▸ **EXERCISE**:
In the passage below on the EU-UK Trade and Cooperation Agreement, which treaty brought the EU's crime and security area within its supranational structure?

▸ **DOCUMENT SECTION**:

** Start **

Liz Heffernan (Trinity College Dublin)
The EU-UK Agreement on Trade and Cooperation marks a milestone in the laborious and controversial process of the UK exiting the EU. While the bulk of its provisions are devoted to trade, the agreement encompasses other important fields including law enforcement and judicial cooperation in criminal matters. In recent decades the EU has established an elaborate network of laws, policies and agencies devoted to crime and security. The Lisbon Treaty integrated this rapidly evolving area within the EU’s supranational structure and today EU criminal law impacts appreciably on investigative and trial practice throughout the Union. Brexit signals the UK’s disengagement from this complex body of law and operational practice and the Agreement provides a framework, albeit incomplete, for future cooperation. When the dust eventually settles on this difficult transition, attention will likely focus on the longer term implications of Brexit including the reduction of common law influence within the EU and its likely effect on Ireland.

** End **

▸ **COLLECTED MATERIAL**:

** Start **

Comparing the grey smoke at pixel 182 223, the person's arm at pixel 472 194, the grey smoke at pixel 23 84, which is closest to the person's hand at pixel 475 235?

** End **

▸ **SOLUTION FOR THIS EXERCISE**:
The Lisbon Treaty.